**EXTRACT:**
Physical Activity Measures

Physical activity was measured at baseline (OAI 48-month visit) using GT1M ActiGraph accelerometer (ActiGraph; Pensacola, FL), a small uniaxial accelerometer that measures vertical acceleration and deceleration (18). The accuracy (19) and test-retest reliability (20) of ActiGraph accelerometers under field conditions have been established in many populations including persons with OA (21). Participants were instructed to wear the accelerometer on a belt at the natural waistline on the right hip in line with the right axilla upon arising in the morning and continuously until retiring at night, except during water activities, for seven consecutive days. A daily log was maintained by the participants to record time spent in water and cycling activities to estimate the amount of physical activity not fully captured by accelerometers. Skipped days reported on the log were excluded from the analysis.

Accelerometer output is an activity count per minute, which is the sum of the number of accelerations weighted by the magnitude of each acceleration. Accelerometer data were analytically filtered using methodology validated in patients with rheumatic disease (2223). Non-wear periods were defined as ≥90 minutes with zero activity counts, with allowance for up to two consecutive minutes of counts between 1–100 (23). A valid day of monitoring was identified by recording evidence of 10 or more wear hours per day (24). To provide reliable physical activity estimates, we restricted analyses to participants with 4–7 days of valid accelerometer monitoring (24).

Activity count cut point ≥ 2020 per minute was used as threshold for MV activity (24). Daily minutes of MV physical activity occurring in sessions lasting 10 or more consecutive minutes (with allowance for interruptions of up to 2 minutes below threshold) were calculated. Weekly totals were summed from the daily totals for persons with 7 valid days of monitoring or estimated as 7 times the average daily total for persons with 4 to 6 valid days of monitoring. Each person was classified into one of three physical activity groups according to the 2008 US DHHS physical activity guidelines: Meeting Guidelines (≥150 minutes of MV activity per week acquired in sessions ≥10 minutes), Insufficiently Active (≥1 MV activity session[s] per week but below guideline), or Inactive (zero MV activity sessions per week) (11). Accelerometer data were merged with the OAI public data containing information on participant characteristics.

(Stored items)
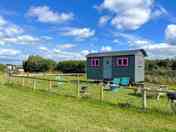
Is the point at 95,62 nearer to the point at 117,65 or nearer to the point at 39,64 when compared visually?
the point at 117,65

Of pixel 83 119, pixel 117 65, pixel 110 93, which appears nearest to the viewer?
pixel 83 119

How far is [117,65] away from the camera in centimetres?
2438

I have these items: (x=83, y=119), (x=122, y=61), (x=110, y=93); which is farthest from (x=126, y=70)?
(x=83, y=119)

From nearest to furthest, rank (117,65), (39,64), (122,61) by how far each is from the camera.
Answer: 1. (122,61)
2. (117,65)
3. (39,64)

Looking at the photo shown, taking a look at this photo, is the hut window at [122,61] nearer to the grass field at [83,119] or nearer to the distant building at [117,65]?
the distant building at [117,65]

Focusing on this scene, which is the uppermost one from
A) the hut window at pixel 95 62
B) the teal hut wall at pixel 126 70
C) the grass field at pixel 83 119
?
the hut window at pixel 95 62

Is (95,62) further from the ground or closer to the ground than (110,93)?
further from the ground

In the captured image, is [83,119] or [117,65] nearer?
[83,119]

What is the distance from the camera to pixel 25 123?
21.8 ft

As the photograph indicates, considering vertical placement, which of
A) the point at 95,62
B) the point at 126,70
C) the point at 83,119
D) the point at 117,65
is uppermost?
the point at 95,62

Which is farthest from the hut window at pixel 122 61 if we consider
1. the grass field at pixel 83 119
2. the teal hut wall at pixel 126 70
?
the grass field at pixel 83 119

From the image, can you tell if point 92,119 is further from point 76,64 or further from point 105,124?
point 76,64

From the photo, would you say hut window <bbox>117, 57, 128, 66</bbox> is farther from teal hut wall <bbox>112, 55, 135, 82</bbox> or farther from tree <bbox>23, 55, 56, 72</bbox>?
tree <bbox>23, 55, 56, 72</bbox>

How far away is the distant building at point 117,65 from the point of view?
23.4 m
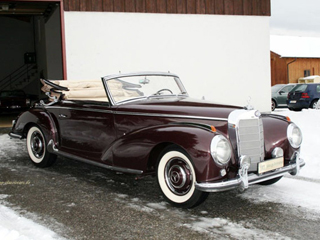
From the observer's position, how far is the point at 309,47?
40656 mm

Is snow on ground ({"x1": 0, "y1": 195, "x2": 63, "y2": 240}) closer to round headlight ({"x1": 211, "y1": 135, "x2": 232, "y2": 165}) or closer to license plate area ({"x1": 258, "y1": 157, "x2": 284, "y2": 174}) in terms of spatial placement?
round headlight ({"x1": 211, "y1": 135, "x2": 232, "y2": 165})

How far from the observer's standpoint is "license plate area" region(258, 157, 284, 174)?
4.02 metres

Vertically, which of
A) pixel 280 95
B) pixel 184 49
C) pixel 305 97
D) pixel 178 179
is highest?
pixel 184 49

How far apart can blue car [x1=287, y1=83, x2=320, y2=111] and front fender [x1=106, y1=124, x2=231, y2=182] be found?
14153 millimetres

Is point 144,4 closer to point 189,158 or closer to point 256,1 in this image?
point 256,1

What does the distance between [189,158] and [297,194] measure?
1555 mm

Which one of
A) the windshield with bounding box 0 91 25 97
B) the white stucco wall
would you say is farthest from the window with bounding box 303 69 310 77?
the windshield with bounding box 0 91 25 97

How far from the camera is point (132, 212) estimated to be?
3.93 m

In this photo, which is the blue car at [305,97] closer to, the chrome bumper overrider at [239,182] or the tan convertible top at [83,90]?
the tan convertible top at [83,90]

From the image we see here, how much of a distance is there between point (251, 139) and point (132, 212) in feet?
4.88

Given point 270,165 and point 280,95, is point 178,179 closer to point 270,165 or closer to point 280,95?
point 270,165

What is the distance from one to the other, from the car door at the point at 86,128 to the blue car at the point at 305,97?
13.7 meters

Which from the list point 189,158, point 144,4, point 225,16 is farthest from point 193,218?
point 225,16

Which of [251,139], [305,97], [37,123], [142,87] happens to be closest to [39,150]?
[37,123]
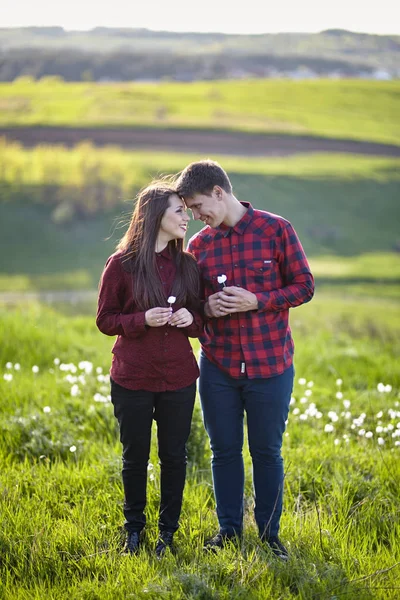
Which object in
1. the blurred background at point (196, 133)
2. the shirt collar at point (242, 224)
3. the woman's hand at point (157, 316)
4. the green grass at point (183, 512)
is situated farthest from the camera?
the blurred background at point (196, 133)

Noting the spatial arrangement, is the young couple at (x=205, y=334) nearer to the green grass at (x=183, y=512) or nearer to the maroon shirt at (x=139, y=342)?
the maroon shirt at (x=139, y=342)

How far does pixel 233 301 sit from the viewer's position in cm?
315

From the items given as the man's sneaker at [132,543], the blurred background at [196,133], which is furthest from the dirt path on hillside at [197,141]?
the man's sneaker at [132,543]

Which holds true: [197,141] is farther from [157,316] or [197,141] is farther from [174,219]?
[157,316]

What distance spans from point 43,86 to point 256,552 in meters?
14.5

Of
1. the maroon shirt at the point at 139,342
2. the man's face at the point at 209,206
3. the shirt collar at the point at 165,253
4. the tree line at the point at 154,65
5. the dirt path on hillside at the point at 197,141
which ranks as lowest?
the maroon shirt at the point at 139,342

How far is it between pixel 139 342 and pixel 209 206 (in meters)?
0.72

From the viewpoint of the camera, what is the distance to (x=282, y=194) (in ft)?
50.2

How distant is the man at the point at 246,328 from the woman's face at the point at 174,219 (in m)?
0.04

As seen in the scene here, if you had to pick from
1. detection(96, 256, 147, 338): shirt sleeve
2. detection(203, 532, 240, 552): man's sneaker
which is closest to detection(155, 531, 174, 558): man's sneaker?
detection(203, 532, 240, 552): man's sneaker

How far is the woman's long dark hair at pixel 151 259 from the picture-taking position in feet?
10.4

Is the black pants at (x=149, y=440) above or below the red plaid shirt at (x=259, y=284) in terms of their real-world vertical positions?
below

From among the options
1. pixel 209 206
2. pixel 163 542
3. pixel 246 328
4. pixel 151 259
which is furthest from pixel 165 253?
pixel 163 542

**EXERCISES:**
1. In the physical activity measures text, how were non-wear periods defined?
2. Do these statements agree with the physical activity measures text? Answer yes or no for each, quoting the words that decide it.
(a) Participants wore the accelerometer during water activities.
(b) Skipped days reported on the log were left out of the analysis.
(c) A valid day of monitoring required at least 8 wear hours.
3. Rewrite the paragraph of the physical activity measures text beginning "Activity count cut point" as a short list, keeping its main facts.

**TASK RESULTS:**
1. As ≥90 minutes with zero activity counts, with allowance for up to two consecutive minutes of counts between 1–100.

2.
(a) No: "continuously until retiring at night, except during water activities"
(b) Yes: "Skipped days reported on the log were excluded from the analysis."
(c) No: "recording evidence of 10 or more wear hours per day"

3.
- MV activity threshold: ≥2020 activity counts per minute.
- Daily MV minutes were counted only in sessions of 10 or more consecutive minutes, allowing interruptions of up to 2 minutes below threshold.
- Weekly totals: the sum of daily totals for 7 valid days, or 7 times the average daily total for 4 to 6 valid days.
- Groups under the 2008 US DHHS guidelines:
  - Meeting Guidelines: ≥150 minutes of MV activity per week in sessions ≥10 minutes.
  - Insufficiently Active: ≥1 MV session per week but below guideline.
  - Inactive: zero MV sessions per week.
- Accelerometer data were merged with OAI public data on participant characteristics.